General Thoracic Surgery

Forces to be overcome in correction of pectus excavatum

Peter G. Weber, MD, Hans P. Huemmer, MD, Bertram Reingruber, MD*

Department of Pediatric Surgery, University of Erlangen, Erlangen, Germany

Presented at the 14th Annual Meeting of the German Society of Thoracic Surgery [Jahrestagung der Deutschen Gesellschaft für Thoraxchirurgie], Berlin, Germany, June 2-4, 2005.

Received for publication April 13, 2006; revisions received July 17, 2006; accepted for publication August 7, 2006.

* Address for reprints: Bertram Reingruber, MD, University Department of Pediatric Surgery, Krankenhausstr 12, 91054 Erlangen, Germany (Email: bertram.reingruber{at}gmx.de).

OBJECTIVE: The Erlangen technique of funnel chest correction is carried out through an anterior incision, and an essential step is retrosternal mobilization. After elevation of the funnel, the chest wall is stabilized with a lightweight transsternal metal implant. Forces necessary to elevate the chest wall were measured at defined intervals during the operation to prospectively assess the effect of peristernal and retrosternal dissection.

METHODS: Over a 3-year period, systematic tension measurements were carried out on 100 consecutive patients with symmetric funnel chest to assess the effect of individual steps in mobilization of the sternum.

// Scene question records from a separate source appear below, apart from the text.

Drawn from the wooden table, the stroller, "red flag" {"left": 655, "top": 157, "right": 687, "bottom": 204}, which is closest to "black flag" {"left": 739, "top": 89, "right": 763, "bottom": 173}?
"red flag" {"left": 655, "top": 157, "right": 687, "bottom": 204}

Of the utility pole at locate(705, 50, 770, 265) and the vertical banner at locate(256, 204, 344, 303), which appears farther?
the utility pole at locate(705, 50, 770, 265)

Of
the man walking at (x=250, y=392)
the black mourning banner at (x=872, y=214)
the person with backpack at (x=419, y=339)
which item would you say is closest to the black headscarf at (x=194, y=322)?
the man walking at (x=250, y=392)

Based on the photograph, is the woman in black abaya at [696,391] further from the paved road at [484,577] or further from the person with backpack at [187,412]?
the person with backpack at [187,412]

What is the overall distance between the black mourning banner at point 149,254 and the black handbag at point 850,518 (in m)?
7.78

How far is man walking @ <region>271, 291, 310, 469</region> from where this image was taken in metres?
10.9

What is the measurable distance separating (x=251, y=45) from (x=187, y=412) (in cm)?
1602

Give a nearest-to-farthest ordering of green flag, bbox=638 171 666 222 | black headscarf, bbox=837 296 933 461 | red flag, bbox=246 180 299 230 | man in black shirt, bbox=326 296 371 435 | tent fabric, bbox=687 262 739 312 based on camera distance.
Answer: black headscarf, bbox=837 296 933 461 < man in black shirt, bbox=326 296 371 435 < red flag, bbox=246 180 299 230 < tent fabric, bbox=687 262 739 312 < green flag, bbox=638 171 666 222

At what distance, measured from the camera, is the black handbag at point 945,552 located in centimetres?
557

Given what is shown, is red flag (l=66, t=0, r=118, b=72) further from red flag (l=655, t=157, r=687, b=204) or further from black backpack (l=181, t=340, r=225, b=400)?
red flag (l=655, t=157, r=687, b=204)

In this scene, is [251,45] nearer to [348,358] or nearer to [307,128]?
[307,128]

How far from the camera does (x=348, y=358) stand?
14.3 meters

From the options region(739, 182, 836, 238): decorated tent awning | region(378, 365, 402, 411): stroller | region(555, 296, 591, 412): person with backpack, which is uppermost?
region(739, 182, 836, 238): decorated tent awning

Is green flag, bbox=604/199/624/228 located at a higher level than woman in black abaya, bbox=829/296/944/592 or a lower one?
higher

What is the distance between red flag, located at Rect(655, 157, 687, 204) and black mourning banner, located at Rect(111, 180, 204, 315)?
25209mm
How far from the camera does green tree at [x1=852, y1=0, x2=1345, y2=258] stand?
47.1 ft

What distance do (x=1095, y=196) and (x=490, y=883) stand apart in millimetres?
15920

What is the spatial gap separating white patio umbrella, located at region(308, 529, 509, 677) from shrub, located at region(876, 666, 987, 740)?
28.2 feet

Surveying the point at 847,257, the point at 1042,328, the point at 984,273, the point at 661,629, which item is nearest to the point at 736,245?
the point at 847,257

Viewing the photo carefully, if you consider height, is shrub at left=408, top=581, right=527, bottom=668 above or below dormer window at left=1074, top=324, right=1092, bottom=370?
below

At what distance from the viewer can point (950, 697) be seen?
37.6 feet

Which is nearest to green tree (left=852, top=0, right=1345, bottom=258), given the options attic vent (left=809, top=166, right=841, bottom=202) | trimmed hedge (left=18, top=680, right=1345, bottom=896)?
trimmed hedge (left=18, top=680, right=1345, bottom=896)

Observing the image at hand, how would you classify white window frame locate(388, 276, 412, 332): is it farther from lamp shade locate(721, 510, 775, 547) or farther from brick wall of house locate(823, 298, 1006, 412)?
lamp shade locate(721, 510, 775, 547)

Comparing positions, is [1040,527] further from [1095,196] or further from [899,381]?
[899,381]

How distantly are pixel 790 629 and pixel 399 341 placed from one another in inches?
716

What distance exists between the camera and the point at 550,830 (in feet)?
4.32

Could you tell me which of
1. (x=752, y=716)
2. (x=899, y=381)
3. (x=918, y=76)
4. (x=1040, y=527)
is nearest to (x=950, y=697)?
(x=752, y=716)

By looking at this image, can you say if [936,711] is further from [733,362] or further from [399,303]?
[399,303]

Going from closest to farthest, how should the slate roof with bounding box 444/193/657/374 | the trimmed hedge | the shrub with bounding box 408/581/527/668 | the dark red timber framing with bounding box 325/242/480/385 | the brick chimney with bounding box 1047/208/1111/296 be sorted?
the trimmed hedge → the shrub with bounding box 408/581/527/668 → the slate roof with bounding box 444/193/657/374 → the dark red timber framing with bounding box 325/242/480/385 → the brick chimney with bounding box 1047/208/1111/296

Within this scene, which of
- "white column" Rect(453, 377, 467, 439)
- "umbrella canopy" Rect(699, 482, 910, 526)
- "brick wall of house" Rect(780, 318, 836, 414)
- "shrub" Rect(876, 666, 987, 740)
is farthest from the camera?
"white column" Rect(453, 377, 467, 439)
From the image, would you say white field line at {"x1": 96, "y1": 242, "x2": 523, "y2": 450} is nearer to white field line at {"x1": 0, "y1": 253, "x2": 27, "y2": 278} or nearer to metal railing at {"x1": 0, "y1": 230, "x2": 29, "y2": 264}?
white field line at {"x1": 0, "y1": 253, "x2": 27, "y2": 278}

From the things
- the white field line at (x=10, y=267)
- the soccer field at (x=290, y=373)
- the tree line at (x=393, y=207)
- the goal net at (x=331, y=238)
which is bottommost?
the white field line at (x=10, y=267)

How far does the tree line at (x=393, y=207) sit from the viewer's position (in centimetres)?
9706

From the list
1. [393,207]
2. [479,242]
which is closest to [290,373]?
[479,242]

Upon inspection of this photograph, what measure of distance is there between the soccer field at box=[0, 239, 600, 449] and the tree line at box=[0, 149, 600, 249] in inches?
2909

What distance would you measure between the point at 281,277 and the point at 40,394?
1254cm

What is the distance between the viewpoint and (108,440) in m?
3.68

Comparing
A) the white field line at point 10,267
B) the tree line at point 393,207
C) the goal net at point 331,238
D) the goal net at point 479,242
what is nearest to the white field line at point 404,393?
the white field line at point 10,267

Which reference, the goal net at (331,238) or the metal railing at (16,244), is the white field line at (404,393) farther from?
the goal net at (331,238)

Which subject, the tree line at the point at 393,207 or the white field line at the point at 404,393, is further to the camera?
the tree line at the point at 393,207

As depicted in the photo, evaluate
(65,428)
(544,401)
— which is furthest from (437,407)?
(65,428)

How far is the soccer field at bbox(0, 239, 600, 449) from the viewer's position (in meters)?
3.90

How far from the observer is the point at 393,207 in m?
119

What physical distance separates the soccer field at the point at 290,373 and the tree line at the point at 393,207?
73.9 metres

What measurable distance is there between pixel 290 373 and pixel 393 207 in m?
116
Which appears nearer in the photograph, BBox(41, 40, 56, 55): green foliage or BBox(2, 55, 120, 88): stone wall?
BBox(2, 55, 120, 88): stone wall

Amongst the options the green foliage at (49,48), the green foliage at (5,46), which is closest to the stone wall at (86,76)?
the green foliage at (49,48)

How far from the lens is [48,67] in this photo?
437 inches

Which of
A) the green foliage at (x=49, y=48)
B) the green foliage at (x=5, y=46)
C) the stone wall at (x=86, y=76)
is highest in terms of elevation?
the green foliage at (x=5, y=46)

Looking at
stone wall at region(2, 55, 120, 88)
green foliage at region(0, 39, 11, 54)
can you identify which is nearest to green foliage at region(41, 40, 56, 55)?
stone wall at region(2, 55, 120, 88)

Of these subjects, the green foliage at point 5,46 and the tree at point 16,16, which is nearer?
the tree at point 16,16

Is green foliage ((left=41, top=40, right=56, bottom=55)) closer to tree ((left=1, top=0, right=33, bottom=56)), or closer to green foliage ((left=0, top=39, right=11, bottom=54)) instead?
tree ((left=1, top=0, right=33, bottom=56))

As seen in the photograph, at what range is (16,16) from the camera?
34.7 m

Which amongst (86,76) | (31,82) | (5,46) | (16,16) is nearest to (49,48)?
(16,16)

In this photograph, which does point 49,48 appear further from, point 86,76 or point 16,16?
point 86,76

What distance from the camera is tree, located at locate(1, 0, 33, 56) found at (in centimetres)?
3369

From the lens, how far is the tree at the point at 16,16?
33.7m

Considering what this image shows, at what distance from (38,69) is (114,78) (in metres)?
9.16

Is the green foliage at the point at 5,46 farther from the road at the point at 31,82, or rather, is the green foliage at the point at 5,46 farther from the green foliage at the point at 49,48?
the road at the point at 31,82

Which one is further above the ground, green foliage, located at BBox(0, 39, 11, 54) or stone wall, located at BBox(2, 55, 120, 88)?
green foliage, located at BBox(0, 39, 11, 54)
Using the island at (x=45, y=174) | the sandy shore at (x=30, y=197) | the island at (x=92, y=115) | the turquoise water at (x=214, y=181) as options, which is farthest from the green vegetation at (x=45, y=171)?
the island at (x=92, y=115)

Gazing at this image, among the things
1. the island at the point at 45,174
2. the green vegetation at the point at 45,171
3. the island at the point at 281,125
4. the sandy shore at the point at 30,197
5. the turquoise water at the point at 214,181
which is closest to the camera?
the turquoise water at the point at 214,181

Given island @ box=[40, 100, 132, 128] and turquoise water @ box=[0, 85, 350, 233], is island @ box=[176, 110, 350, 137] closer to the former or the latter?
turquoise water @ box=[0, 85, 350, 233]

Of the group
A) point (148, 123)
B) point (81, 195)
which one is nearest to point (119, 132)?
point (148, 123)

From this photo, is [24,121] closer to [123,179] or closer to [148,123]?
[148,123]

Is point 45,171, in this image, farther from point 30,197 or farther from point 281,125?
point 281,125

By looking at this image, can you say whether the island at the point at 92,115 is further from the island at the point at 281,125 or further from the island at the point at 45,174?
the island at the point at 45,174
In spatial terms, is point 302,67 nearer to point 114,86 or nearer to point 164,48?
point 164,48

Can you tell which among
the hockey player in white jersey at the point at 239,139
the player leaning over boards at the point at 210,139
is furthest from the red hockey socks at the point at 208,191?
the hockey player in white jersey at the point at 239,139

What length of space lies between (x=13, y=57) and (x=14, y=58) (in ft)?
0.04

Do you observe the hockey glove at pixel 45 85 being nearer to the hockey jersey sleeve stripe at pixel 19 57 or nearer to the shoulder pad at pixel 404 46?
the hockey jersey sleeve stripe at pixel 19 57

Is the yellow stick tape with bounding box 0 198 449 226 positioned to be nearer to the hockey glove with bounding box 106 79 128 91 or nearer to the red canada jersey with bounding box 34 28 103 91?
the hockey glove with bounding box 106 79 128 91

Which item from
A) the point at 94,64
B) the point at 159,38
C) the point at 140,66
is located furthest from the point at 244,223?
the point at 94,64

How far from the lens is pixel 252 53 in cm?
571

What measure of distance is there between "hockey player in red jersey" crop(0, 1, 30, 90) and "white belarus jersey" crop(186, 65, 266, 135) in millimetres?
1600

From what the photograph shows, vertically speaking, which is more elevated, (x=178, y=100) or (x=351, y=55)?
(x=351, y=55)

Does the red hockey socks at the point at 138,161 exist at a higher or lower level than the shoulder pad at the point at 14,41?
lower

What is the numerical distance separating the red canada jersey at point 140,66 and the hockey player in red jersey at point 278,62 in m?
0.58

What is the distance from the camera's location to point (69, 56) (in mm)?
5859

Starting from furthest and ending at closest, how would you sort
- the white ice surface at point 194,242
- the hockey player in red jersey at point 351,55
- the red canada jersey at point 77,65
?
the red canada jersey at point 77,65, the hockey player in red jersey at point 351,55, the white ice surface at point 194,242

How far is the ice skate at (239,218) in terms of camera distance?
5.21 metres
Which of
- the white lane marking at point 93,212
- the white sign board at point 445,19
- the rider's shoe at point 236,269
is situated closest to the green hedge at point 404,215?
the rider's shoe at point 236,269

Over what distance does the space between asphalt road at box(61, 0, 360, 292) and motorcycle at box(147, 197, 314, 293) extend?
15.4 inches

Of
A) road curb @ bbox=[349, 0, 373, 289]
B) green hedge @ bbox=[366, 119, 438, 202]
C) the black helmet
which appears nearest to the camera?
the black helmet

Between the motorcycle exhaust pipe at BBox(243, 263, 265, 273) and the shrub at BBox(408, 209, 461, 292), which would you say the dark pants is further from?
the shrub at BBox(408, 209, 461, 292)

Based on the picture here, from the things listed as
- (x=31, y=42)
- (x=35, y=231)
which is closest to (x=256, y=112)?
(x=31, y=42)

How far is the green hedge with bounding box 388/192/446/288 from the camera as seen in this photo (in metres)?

RESULTS: Whereas in adolescents the extraction force is about 175 N, in adults it is not possible to elevate the sternum to the desired level without surgical mobilization because the force required is, on average, more than 200 N. Only about 50% of this tension can be eliminated by costal chondrotomy. To reduce the tension further and achieve a stable result without the need for heavy-duty internal fixation, we carry out a retrosternal dissection, including removal of the slips of the diaphragm and the insertions of the transversus thoracis muscle. The mean tension at the end of the procedure is 25 N.

CONCLUSIONS: Our measurements show that retrosternal dissection is the decisive step in the Erlangen technique, which might explain the low relapse rate and allow for a less extensive anterolateral mobilization.